How to prepare for a job interview at Zazu Digital Talent
✨Know Your Stuff
Make sure you brush up on your knowledge of search, ranking, retrieval, and recommendation systems. Be ready to discuss your past experiences and how they relate to the role. We recommend preparing specific examples of projects you've worked on that showcase your technical skills and problem-solving abilities.
✨Understand the Company’s Vision
Dive deep into the company’s mission and the products they’re developing. Familiarise yourself with their current partnerships and how they leverage AI for product discovery. This will not only help you answer questions but also allow you to ask insightful ones, showing your genuine interest in their work.

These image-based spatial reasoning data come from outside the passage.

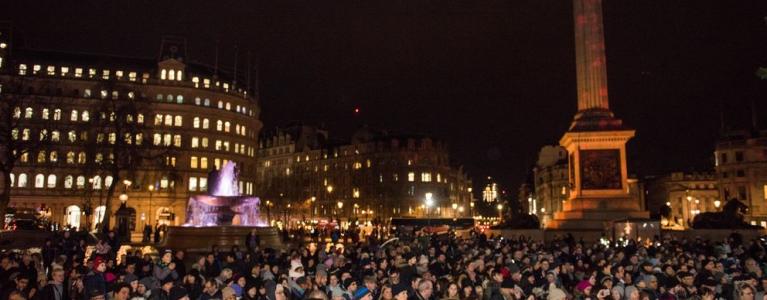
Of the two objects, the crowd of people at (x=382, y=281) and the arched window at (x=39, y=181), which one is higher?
the arched window at (x=39, y=181)

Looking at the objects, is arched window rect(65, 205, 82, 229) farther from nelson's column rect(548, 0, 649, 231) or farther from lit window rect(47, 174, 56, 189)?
nelson's column rect(548, 0, 649, 231)

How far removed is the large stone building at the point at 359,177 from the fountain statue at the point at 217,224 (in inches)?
2706

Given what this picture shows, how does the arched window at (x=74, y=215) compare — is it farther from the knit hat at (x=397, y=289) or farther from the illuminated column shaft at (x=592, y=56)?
the knit hat at (x=397, y=289)

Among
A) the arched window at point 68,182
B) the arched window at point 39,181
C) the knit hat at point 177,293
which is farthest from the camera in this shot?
the arched window at point 68,182

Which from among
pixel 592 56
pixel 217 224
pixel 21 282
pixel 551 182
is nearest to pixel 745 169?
pixel 551 182

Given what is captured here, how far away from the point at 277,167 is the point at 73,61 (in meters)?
53.8

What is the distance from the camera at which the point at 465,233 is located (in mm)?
43219

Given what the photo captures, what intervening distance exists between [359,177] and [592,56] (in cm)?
8110

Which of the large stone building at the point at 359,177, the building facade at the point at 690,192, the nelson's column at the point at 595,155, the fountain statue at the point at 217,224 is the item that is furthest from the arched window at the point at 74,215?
the building facade at the point at 690,192

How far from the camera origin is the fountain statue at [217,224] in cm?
3228

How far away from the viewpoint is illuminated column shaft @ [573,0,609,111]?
127 feet

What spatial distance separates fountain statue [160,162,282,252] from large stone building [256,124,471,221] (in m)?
68.7

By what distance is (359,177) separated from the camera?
384ft

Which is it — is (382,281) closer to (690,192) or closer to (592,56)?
(592,56)
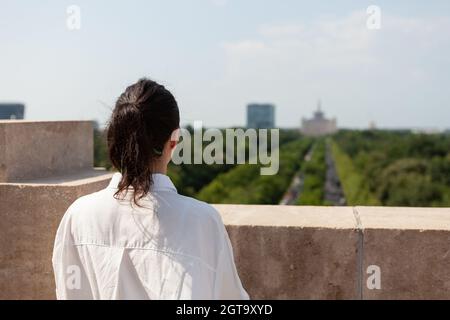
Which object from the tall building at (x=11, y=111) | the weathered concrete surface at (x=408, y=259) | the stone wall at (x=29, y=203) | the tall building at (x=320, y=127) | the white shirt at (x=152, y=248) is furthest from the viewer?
the tall building at (x=320, y=127)

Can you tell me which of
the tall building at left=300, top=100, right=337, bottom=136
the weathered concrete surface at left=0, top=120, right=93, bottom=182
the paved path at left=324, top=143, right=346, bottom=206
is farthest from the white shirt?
the tall building at left=300, top=100, right=337, bottom=136

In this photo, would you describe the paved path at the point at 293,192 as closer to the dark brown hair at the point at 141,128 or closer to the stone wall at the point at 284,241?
the stone wall at the point at 284,241

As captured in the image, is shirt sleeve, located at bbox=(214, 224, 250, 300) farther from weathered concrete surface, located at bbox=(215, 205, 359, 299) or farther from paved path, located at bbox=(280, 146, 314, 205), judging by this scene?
paved path, located at bbox=(280, 146, 314, 205)

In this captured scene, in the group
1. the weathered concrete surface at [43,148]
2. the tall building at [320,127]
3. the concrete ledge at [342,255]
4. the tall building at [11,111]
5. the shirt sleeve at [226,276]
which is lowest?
the tall building at [320,127]

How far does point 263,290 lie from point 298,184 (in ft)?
247

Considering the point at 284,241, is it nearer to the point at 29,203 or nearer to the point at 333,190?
the point at 29,203

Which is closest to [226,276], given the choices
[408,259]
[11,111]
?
[408,259]

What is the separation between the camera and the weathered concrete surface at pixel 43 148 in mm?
3010

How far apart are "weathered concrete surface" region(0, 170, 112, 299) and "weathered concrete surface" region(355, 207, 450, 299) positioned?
1.32 meters

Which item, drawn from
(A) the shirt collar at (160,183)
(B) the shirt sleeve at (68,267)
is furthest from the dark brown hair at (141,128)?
(B) the shirt sleeve at (68,267)

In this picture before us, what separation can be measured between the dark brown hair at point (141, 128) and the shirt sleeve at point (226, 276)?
261mm

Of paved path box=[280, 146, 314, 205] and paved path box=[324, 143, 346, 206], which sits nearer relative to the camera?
paved path box=[280, 146, 314, 205]

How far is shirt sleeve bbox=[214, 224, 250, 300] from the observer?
1.71m

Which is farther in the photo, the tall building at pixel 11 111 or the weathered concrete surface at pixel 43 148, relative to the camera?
the tall building at pixel 11 111
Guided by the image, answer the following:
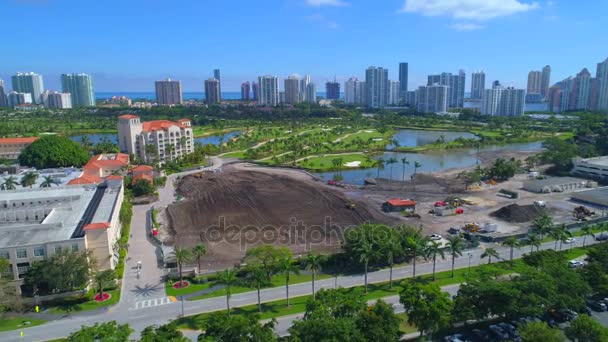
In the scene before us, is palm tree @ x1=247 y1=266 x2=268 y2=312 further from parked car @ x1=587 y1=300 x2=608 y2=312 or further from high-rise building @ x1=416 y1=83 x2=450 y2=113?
high-rise building @ x1=416 y1=83 x2=450 y2=113

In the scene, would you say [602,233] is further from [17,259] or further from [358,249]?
[17,259]

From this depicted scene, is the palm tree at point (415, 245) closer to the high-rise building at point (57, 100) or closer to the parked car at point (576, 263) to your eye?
the parked car at point (576, 263)

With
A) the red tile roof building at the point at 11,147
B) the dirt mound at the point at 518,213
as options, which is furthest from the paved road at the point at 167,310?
the red tile roof building at the point at 11,147

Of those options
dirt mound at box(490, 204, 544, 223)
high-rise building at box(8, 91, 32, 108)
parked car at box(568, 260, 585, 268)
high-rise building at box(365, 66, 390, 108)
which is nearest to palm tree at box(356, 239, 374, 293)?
parked car at box(568, 260, 585, 268)

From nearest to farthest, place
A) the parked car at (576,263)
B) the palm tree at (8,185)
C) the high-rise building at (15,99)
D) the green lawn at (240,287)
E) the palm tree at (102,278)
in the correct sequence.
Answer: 1. the palm tree at (102,278)
2. the green lawn at (240,287)
3. the parked car at (576,263)
4. the palm tree at (8,185)
5. the high-rise building at (15,99)

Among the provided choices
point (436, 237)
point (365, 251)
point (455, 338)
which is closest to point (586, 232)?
point (436, 237)

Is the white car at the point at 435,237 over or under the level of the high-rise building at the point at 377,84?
under

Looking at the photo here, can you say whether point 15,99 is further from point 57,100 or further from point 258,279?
point 258,279
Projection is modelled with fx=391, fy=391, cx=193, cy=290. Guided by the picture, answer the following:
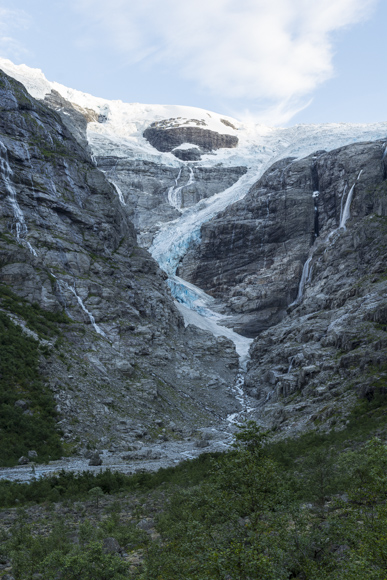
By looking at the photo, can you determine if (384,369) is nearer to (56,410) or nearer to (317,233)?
(56,410)

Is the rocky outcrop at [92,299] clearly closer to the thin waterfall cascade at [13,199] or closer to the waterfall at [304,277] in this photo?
the thin waterfall cascade at [13,199]

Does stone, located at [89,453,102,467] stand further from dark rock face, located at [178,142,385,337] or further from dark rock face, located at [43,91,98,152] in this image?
dark rock face, located at [43,91,98,152]

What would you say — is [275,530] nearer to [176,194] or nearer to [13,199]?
[13,199]

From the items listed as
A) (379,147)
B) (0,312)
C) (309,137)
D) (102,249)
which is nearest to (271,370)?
(102,249)

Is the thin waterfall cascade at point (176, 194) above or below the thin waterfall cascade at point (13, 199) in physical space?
above

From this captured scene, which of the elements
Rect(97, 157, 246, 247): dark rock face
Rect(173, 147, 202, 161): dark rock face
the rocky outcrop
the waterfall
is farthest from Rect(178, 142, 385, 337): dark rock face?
Rect(173, 147, 202, 161): dark rock face

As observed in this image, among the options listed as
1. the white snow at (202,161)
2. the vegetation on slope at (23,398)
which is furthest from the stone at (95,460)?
the white snow at (202,161)

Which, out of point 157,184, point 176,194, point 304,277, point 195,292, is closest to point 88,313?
point 195,292
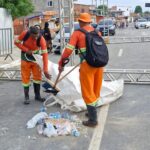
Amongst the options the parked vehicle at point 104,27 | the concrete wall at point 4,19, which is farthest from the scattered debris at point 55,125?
the parked vehicle at point 104,27

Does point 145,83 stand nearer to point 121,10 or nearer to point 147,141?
point 147,141

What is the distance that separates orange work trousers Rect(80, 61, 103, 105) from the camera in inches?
245

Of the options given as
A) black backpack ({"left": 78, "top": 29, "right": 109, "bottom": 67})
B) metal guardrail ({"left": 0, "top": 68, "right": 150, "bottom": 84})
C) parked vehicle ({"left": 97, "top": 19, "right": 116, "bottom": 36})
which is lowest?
metal guardrail ({"left": 0, "top": 68, "right": 150, "bottom": 84})

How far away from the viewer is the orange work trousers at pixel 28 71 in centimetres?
800

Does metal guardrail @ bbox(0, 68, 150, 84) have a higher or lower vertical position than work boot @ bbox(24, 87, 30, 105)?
higher

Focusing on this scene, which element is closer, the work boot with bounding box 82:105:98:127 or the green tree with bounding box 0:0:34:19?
the work boot with bounding box 82:105:98:127

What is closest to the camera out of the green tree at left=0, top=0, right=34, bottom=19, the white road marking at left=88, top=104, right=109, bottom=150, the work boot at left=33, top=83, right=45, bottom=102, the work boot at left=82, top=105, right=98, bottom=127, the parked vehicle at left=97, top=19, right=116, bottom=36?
the white road marking at left=88, top=104, right=109, bottom=150

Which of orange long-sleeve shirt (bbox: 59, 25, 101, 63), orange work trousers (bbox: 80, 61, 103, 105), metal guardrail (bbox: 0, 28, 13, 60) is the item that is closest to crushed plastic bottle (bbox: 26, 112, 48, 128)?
orange work trousers (bbox: 80, 61, 103, 105)

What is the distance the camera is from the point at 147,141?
566cm

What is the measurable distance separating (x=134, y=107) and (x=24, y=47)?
2715 millimetres

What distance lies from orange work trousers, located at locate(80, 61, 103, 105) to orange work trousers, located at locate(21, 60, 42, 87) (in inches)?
78.0

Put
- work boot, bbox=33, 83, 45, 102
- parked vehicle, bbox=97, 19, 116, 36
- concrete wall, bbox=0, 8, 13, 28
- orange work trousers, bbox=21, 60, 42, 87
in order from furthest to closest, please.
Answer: parked vehicle, bbox=97, 19, 116, 36, concrete wall, bbox=0, 8, 13, 28, work boot, bbox=33, 83, 45, 102, orange work trousers, bbox=21, 60, 42, 87

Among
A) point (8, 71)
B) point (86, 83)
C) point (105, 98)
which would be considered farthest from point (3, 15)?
point (86, 83)

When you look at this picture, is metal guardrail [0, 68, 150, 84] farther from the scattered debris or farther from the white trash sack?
the scattered debris
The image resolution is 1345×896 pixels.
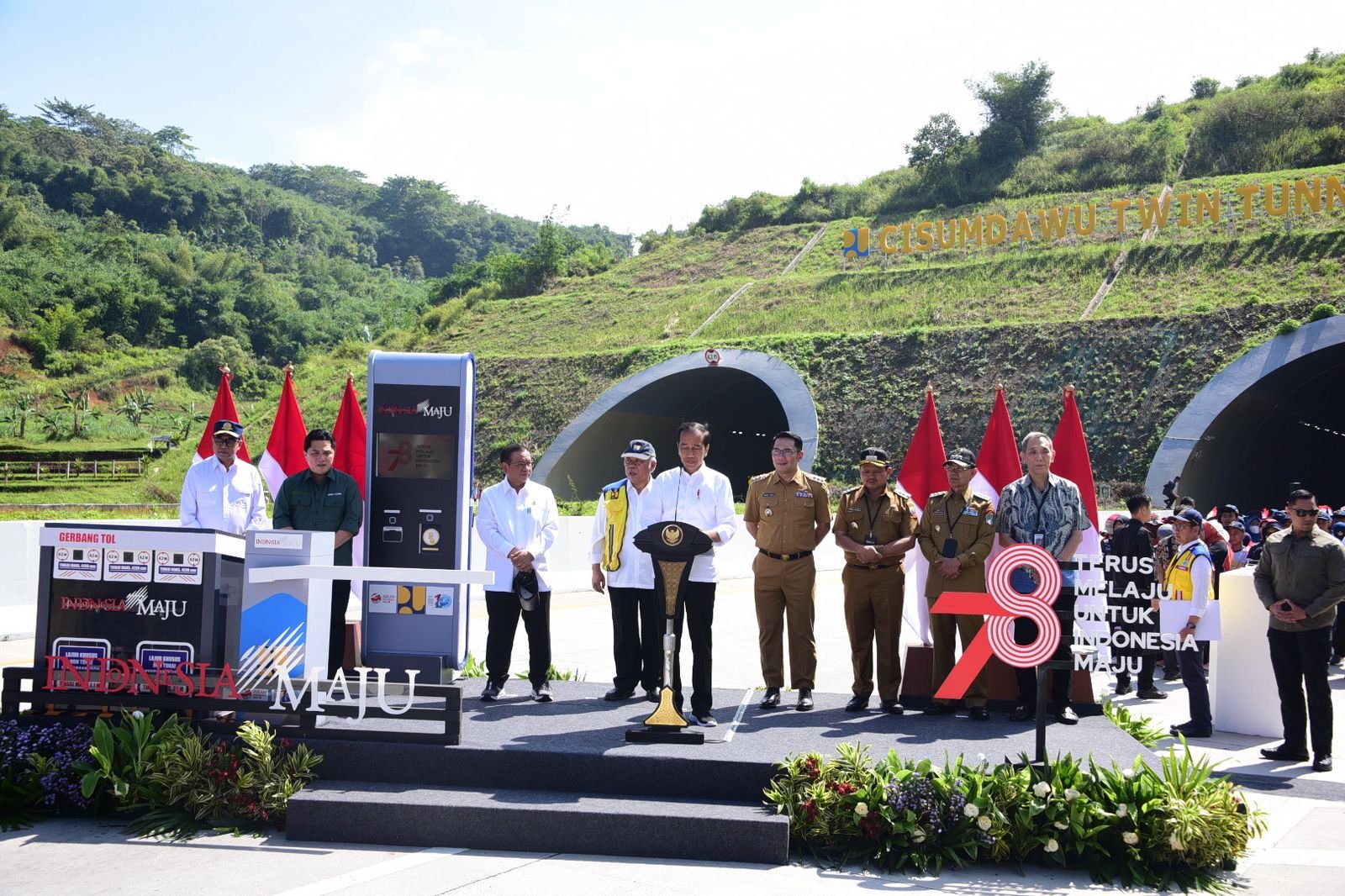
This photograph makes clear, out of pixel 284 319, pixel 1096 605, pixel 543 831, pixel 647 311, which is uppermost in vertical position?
pixel 284 319

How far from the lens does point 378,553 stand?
841 centimetres

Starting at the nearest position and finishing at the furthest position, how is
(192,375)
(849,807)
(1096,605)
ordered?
(849,807) → (1096,605) → (192,375)

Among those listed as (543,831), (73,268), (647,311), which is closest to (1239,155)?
(647,311)

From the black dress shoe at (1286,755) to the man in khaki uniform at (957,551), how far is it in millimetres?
1901

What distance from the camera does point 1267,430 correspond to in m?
26.6

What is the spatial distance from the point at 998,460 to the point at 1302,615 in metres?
2.72

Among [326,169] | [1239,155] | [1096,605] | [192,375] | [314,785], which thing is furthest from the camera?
[326,169]

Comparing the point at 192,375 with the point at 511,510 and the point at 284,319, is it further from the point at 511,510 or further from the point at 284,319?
the point at 511,510

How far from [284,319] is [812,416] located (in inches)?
1746

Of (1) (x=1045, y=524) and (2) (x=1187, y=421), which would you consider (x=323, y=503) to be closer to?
(1) (x=1045, y=524)

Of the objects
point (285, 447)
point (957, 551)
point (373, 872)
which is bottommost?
point (373, 872)

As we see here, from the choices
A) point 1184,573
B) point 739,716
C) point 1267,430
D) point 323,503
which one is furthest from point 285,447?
point 1267,430

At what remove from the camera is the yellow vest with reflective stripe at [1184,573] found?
829 centimetres

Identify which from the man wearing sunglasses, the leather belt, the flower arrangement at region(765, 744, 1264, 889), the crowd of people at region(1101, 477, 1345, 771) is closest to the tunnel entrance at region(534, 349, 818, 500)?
the crowd of people at region(1101, 477, 1345, 771)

✨Prepare for Technical Questions
Expect to face some challenging technical questions during the interview. We suggest practising coding problems or system design scenarios related to LLMs and data architecture. Being able to articulate your thought process clearly will demonstrate your hands-on experience and technical ownership.
✨Show Your Collaborative Spirit
This role involves working closely with the founder and other team members, so it’s crucial to highlight your teamwork skills. Share examples of how you’ve successfully collaborated on projects in the past, especially in fast-paced environments. We want to see that you can contribute to shaping the product and the team dynamic.